The Four Point Algorithm allows you to remove projective distortion for planar points. One application is those sideline ads in stadiums: they appear perfectly straight to the tv viewer, but if you were to examine them from up close they'd look fairly distorted.
This algorithm is a special case of epipolar geometry, which aims to find the projective transformation from one camera to another one, with the restriction that the points under consideration are planar. The transformation is called a homography.

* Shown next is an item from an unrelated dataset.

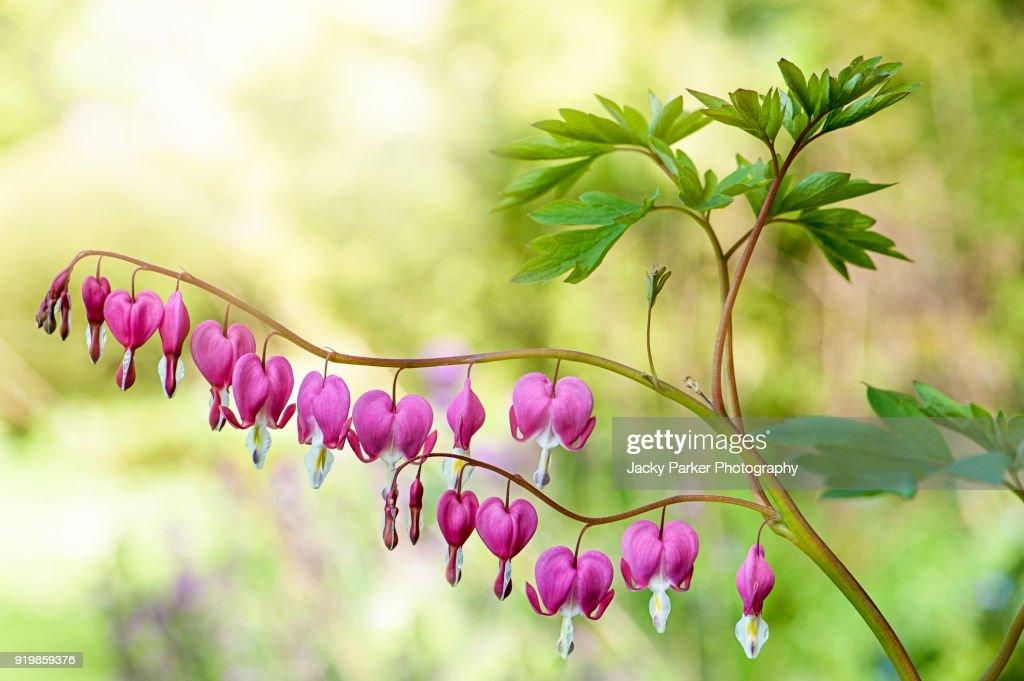 The beautiful spring flowering pink bleeding heart flowers also the beautiful spring flowering pink bleeding heart flowers also known as lamprocapnos spectabilis mightylinksfo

Suppose we have Camera 1 and Camera 2, and \textbf{X}_i is a point with coordinates (x,y,z) for camera i: \begin{equation} \textbf{X}_2 = H \textbf{X}_1 \\ \begin{bmatrix} x_2\\ y_2\\ z_2 \end{bmatrix} = \begin{bmatrix} H_{11} & H_{21} & H_{31}\\ H_{21} & H_{22} & H_{32}\\ H_{31} & H_{23} & H_{33} \end{bmatrix} \begin{bmatrix} x_1\\ y_1\\ z_1 \end{bmatrix} \end{equation}
The goal is to determine H. There are 9 elements, but 8 degrees of freedom since it's up to a scale factor. Keep in mind that you can write the equations in inhomogeneous form (dividing x2 and y2 by z2 to produce x'2 and y'2). You end up with 2 equations linear in H_ij, for each point in correspondence. Thus, all the elements of H are determined with 8/2 = 4 points in correspondence between camera 1 and 2.
\begin{equation} (H_{31} x_1 + H_{32}y_1 + H_{33} z_1) x'_2 = H_{11}x_1 + H_{12}y_1 + H_{13} z_1 \\ (H_{31} x_1 + H_{32}y_1 + H_{33} z_1) y'_2 = H_{21}x_1 + H_{22}y_1 + H_{23} z_1 \end{equation}
From here, use SVD to solve for the coefficients of H.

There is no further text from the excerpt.